§ **提示された抜粋**
* * *
Part VIII: 分散並列処理¶

8.1 はじめに¶

本章では、大規模データを複数のプロセッサで効率的に処理する MapReduce パターンを学びます。ワードカウントを題材に、8 つの言語がそれぞれどのような並列コレクション・並列イテレータを提供しているかを比較します。

MapReduce とは¶

MapReduce は 3 つのフェーズで構成されます：

入力データ → [Map] → (key, value) ペア → [Shuffle] → グループ化 → [Reduce] → 最終結果

Map: 各入力要素を (key, value) ペアに変換
Shuffle: ペアをキーごとにグループ化
Reduce: 各グループの値を集約

8.2 共通の本質¶

ワードカウントのアルゴリズム¶

入力: ["hello world", "hello rust", "world of rust"]

Map:
  "hello world" → [("hello", 1), ("world", 1)]
  "hello rust"  → [("hello", 1), ("rust", 1)]
  "world of rust" → [("world", 1), ("of", 1), ("rust", 1)]

Shuffle:
  "hello" → [1, 1]
  "world" → [1, 1]
  "rust"  → [1, 1]
  "of"    → [1]

Reduce:
  "hello" → 2, "world" → 2, "rust" → 2, "of" → 1

並列化のポイント¶

Map フェーズは恥ずかしいほど並列（embarrassingly parallel）です。各テキストの処理は完全に独立しており、ロックや同期なしで並列化できます。

8.3 言語別実装比較¶

Map フェーズ¶

関数型ファースト言語¶

Haskell 実装

mapPhase :: String -> [(String, Int)]
mapPhase text = [(map toLower word, 1) | word <- words text, not (null word)]

**特徴**: リスト内包表記でワンライナー。`words` は標準関数。

Clojure 実装

(defn map-phase [text]
  (->> (str/split (str/lower-case text) #"\s+")
       (filter (complement str/blank?))
       (map (fn [word] [word 1]))))

**特徴**: スレッディングマクロ `->>` でデータ変換パイプラインを表現。

マルチパラダイム言語¶

Rust 実装

pub fn map(text: &str) -> Vec<(String, usize)> {
    text.to_lowercase()
* * *
§ **記録一覧**
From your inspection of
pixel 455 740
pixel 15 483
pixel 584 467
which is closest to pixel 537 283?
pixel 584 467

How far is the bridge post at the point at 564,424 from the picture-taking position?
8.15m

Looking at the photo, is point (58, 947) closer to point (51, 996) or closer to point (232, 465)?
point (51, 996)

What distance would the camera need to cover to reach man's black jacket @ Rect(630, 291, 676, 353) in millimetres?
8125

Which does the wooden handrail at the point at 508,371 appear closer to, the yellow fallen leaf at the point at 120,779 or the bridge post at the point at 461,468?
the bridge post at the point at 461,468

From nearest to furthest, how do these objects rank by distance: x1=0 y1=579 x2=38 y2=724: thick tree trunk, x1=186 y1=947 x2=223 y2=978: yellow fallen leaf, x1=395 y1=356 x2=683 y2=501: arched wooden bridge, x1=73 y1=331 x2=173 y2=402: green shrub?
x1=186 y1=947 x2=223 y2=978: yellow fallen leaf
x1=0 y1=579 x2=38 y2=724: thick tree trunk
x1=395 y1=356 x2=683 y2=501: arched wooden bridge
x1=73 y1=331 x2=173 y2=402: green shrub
* * *
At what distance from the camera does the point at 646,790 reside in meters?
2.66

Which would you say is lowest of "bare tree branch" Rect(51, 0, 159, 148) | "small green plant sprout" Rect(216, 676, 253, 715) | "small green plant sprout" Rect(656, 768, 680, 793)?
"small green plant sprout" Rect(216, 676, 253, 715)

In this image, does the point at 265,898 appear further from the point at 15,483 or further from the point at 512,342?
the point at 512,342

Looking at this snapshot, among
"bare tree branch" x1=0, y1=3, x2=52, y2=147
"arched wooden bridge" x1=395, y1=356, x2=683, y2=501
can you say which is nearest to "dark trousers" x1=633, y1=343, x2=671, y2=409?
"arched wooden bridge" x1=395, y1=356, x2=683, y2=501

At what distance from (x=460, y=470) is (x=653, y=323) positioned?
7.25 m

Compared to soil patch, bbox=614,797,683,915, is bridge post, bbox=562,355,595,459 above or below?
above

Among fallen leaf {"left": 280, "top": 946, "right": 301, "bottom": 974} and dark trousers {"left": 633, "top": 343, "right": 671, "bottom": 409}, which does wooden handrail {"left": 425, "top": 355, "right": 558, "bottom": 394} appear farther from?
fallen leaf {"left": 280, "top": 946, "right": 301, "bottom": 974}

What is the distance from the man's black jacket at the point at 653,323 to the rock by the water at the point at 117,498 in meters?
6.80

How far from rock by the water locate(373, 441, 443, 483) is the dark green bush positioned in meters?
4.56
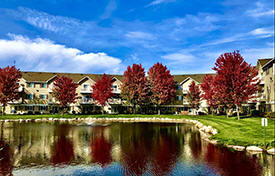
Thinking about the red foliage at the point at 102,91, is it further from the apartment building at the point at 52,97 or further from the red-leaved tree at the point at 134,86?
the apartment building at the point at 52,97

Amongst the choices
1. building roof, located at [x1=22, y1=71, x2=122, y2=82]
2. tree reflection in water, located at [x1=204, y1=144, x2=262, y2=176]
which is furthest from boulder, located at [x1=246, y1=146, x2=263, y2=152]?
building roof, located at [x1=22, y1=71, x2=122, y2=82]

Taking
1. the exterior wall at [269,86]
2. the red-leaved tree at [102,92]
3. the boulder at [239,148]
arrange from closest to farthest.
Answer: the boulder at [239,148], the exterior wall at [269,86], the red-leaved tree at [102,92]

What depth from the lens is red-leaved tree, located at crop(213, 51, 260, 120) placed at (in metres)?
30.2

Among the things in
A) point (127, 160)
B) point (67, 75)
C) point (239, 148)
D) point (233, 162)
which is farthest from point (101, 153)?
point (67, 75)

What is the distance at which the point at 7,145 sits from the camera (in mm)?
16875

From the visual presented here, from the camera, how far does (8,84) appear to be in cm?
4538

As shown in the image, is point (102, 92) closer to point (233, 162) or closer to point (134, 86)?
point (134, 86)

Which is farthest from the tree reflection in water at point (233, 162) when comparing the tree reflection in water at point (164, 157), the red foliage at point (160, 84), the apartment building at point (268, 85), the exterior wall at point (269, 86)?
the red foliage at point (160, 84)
* * *
§ **やること**
(1) MapReduce の解説では、Clojure 実装がデータ変換パイプラインを表現するのに何を使っていますか？
(2) MapReduce の解説のうち、「関数型ファースト言語¶」から始まり「(filter (complement str/blank?))」で終わる部分を一字一句違えずに引用してください。

§ **回答**
(1) スレッディングマクロ `->>` です。

(2)
関数型ファースト言語¶

Haskell 実装

mapPhase :: String -> [(String, Int)]
mapPhase text = [(map toLower word, 1) | word <- words text, not (null word)]

**特徴**: リスト内包表記でワンライナー。`words` は標準関数。

Clojure 実装

(defn map-phase [text]
  (->> (str/split (str/lower-case text) #"\s+")
       (filter (complement str/blank?))